L’harmonisation de la part relative à la distribution conduit inévitablement à certaines hausses du prix public des médicaments à bas prix. Les médicaments dont le prix de fabrique (PF) s’élève jusqu’à 4,99 francs augmentent de près de 5 francs par emballage. Ceux dont le PF se situe entre 8 et 10,99 francs augmentent de 8 francs par emballage. Enfin, ceux dont le PF excède 15 francs deviennent en général moins chers. Concernant le prix public, environ 64 % des médicaments mentionnés sur la liste des spécialités deviennent moins chers, alors que 36 % renchérissent. Les assurés seront concernés par l’adaptation relative à la franchise et à la quote-part. L’adaptation du modèle de calcul de la part relative à la distribution (art. 38, al. 1 et 2, OPAS) concerne toutefois exclusivement les médicaments de la liste des spécialités soumis à ordonnance.

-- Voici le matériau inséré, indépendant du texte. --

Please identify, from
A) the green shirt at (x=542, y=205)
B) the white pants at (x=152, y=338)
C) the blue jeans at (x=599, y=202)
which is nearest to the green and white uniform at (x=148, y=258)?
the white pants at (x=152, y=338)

En outre, à travers ces mesures, le Conseil fédéral met en œuvre le mandat parlementaire transmis dans la motion de la CSSS-N 20.3936 « Prix des médicaments. Freiner la hausse des coûts en éliminant les incitations négatives, tout en préservant la qualité et la sécurité de l’approvisionnement ».
3. L’Office fédéral de la santé publique (OFSP) a préparé une fiche d’information sur l’adaptation (www.ofsp.admin.ch > Assurances > Assurance-maladie > Projets adaptés > Médicaments). D’autres mesures de communication sont examinées en vue de l’entrée en vigueur le 1er juillet 2024. Toutefois, il incombera en premier lieu aux fournisseurs de prestations d’informer directement leurs patients des nouveautés et des avantages d’une remise des médicaments qui soit neutre en matière d’incitation.